04/07/2017

Les défis de la santé des seniors - Demain, l'homme et/vs le robot ?

Pour son Assemblée des délégués de juin dernier, Curaviva, association des homes et EMS suisses, a invité le publiciste alémanique Ludwig Hasler à délivrer un « keynote speech », qu’il a intitulé « CURA c’est bien, VIVA c’est mieux ». Nous vivons une époque formidable avec tout le potentiel de la digitalisation. Mais quelles seront demain les places respectives des hommes et des machines, quand  nous aurons l’aide de robots « qui ne feront pas d’erreurs, ne seront jamais fatigués, jamais ivres, jamais amoureux » - et où il n’y aura plus d’accidents de la circulation parce que plus de chauffeurs humains…

Quel est le sens de l’âge dans une société devenue sans repères au plan métaphysique ? Je suis issu, a dit Hasler, d’une famille de six enfants ; après avoir accompagné notre maman et l’avoir vue s’affaiblir pour s’éteindre démente à 93 ans, notre appétit de vivre le plus longtemps possible a diminué. L’assistance au suicide est plus en plus acceptée. Dans un autre registre, nous devenons les comptables de notre état de santé.

Comme d’autres, l’orateur insiste : il s’agit de faire des patients, en particulier chroniques, des acteurs de leur propre santé. Métaphore théâtrale : « Tout le monde monte en scène, personne ne reste dans les coulisses». Le but (une évidence !) est de rendre ce qui reste à vivre digne d’être vécu ; pour cela  vouloir que, à chaque moment, les personnes âgées soient des sujets - aussi autonomes que possible malgré leurs limites fonctionnelles.
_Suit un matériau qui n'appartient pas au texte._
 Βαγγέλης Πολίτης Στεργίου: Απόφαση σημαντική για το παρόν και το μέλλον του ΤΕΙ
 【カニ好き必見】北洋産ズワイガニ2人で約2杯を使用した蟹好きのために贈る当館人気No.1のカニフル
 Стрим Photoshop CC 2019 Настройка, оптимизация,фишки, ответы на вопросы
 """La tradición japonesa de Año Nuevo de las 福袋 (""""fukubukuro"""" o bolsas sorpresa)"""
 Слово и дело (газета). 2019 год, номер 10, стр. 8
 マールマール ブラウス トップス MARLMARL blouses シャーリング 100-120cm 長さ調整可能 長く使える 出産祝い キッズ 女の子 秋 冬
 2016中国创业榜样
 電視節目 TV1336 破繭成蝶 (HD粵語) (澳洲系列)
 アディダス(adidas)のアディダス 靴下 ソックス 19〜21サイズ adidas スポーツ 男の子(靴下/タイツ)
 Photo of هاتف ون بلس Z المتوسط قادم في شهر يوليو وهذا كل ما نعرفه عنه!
Les soignants ont pour vocation d’être des animateurs, des revitalisateurs.  Et il faut que le monde entre dans les institutions, l’air doit circuler. Interactions avec l’extérieur, avec des enfants, des animaux…

Un aspect très pratique est celui des risques que, avec le patient, on accepte de prendre dans la vie quotidienne. Une existence ultra-sécurisée inhibe, enferme, rend toujours plus dépendant. Les personnes ont le droit de prendre des risques, y compris de chute. Se rappeler aussi les études qui montrent que le sourire et les échanges cordiaux ont un rôle promoteur de santé  (salutogénétique) – humour aussi, être capable d’auto-dérision.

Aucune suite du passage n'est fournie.